A Congressional Christmas Miracle
Just in time for the holidays, Congress gave two gifts to tax-exempt organizations as part of the new government funding bill signed into law on December 20, 2019.
First, the excise tax imposed on the investment income (generally, interest, dividends, rents, royalties, and capital gain net income) of private foundations under Section 4940 of the Internal Revenue Code has been set at a flat 1.39%. This change simplifies prior law, which imposed a default 2% rate, reduced to 1% depending on the private foundation’s qualifying distributions (which required application of a rolling average formula). The new rate goes into effect for taxable years beginning after December 20, 2019.

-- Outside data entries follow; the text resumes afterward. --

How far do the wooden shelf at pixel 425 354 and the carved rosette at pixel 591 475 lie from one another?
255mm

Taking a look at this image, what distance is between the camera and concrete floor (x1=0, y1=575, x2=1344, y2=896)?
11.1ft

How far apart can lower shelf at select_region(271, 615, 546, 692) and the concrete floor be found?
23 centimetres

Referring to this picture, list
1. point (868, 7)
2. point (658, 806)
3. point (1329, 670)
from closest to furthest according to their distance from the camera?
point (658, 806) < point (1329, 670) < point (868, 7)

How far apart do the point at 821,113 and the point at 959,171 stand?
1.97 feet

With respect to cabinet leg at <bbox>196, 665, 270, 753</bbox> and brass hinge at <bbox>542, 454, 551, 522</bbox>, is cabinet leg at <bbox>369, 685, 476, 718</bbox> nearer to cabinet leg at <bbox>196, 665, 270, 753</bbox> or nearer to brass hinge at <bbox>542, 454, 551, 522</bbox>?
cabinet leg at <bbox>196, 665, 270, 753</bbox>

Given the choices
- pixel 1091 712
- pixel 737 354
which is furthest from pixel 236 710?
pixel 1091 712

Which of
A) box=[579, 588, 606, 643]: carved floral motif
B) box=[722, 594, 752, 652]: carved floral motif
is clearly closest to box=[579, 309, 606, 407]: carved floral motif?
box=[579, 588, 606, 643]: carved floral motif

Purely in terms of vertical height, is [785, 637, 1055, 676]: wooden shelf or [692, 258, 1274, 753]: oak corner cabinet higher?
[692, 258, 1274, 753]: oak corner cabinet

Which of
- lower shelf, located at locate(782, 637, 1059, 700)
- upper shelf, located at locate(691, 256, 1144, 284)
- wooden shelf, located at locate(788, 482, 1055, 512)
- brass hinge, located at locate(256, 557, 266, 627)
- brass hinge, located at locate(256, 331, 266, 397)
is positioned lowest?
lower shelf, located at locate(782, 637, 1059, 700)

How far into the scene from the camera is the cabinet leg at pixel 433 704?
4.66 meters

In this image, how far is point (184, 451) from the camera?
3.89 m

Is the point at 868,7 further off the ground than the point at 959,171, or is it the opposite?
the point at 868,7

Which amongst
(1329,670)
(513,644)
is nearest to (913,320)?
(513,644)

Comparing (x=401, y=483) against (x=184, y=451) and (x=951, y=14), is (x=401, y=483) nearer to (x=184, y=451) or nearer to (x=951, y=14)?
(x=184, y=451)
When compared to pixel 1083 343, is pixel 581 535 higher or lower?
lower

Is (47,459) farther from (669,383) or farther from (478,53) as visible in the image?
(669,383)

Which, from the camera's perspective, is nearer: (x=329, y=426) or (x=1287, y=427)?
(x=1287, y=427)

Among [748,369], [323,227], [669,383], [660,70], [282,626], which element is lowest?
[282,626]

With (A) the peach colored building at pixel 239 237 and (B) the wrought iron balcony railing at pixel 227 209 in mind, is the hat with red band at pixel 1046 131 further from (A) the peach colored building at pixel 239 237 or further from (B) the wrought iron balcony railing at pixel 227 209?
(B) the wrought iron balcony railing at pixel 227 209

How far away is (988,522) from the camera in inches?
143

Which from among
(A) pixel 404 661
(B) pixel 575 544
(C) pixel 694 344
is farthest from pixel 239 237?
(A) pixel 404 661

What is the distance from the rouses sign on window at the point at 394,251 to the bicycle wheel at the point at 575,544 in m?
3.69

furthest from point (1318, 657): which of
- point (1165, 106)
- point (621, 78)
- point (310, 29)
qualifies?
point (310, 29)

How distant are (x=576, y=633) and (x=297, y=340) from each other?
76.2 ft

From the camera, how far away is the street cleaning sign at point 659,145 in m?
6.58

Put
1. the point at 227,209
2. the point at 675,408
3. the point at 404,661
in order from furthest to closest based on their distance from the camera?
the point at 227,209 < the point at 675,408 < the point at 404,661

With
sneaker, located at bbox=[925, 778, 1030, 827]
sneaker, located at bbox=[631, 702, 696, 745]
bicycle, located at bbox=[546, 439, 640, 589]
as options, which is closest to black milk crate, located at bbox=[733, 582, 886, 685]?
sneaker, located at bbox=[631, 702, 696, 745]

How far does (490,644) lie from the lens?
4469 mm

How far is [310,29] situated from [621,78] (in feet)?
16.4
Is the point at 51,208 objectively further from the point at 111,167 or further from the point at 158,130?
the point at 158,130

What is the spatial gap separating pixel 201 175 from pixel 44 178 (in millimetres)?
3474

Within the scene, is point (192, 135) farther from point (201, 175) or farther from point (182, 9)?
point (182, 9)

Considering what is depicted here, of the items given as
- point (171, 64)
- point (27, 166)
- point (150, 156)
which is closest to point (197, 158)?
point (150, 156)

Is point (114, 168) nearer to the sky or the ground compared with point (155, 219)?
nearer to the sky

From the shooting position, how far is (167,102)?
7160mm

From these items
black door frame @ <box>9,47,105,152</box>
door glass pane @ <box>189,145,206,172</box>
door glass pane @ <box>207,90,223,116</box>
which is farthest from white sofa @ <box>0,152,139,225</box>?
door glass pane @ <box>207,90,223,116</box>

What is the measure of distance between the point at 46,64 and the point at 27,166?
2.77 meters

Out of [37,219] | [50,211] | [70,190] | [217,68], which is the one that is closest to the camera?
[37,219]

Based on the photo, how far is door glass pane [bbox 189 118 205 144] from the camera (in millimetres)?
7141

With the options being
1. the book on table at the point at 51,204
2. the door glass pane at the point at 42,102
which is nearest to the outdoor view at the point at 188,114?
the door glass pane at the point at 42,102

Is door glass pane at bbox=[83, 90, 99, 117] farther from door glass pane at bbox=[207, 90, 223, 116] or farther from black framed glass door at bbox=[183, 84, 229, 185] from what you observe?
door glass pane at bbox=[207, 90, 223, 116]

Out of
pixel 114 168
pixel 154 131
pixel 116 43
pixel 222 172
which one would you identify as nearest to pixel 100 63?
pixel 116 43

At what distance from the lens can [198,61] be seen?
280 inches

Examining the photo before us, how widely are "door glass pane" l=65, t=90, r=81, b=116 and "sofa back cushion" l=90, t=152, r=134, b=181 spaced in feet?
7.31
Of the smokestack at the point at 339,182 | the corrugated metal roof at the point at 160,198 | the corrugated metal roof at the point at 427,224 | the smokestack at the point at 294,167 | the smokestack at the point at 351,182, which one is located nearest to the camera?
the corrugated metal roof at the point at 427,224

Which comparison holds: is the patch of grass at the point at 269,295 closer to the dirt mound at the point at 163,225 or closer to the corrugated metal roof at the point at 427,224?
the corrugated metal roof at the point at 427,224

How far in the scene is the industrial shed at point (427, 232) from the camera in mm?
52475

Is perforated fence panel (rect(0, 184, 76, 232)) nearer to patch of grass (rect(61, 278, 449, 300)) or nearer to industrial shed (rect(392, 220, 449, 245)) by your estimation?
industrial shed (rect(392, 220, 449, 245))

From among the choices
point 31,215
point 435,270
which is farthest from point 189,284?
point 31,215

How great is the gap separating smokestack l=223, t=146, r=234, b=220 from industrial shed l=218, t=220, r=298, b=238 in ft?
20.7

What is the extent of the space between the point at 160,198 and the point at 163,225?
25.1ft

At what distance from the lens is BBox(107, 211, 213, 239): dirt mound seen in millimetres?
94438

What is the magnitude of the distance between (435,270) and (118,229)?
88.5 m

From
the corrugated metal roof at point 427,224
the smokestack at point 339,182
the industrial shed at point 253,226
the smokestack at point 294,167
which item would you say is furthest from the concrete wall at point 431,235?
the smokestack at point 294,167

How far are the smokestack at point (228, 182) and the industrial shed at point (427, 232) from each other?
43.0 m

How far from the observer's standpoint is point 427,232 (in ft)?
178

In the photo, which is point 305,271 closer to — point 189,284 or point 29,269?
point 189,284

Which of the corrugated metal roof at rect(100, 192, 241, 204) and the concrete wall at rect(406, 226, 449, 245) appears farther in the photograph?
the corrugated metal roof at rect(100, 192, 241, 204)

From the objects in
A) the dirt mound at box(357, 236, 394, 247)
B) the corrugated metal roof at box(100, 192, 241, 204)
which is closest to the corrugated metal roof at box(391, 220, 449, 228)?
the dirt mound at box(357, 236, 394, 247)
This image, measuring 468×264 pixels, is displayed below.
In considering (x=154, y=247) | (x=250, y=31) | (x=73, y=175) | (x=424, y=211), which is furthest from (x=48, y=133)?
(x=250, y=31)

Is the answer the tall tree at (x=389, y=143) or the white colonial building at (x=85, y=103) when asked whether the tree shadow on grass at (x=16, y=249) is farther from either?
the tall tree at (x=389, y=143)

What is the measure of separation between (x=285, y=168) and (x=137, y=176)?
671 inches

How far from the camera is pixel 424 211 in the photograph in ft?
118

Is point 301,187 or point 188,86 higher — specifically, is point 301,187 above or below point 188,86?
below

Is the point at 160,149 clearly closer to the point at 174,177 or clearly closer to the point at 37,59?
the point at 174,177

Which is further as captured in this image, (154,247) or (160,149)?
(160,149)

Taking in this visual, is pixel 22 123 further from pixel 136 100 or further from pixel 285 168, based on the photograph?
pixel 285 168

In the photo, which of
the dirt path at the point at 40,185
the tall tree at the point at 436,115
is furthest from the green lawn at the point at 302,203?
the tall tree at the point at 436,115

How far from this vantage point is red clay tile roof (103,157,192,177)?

Second, Congress has repealed the “parking tax” that was imposed on tax-exempt organizations in the Tax Cuts and Jobs Act of 2017 (the “2017 Act”). Under the 2017 Act, a new section was added to the tax code which would prohibit for-profit employers from deducting expenses paid or incurred to provide qualified transportation fringe benefits (including but not limited to employee parking or transit passes). Congress attempted to impose a parallel limitation on tax-exempt organizations by requiring them to increase the amount of their unrelated business taxable income by the amount of qualified transportation fringe benefit expenses that would be nondeductible if they were subject to the same rules as taxable entities. In other words, tax-exempts were required to pay a tax of up to 21% on the amount of any qualified transportation fringe benefit expenses. The passage of this provision led to much confusion in the nonprofit world. After all, while nonprofits have long been taxed on unrelated business income, the provision effectively imposed a tax on expenses rather than income.
Thankfully, tax-exempt organizations will no longer be driven to distraction for providing parking to their employees—the repeal is retroactive to the passage of the 2017 Act.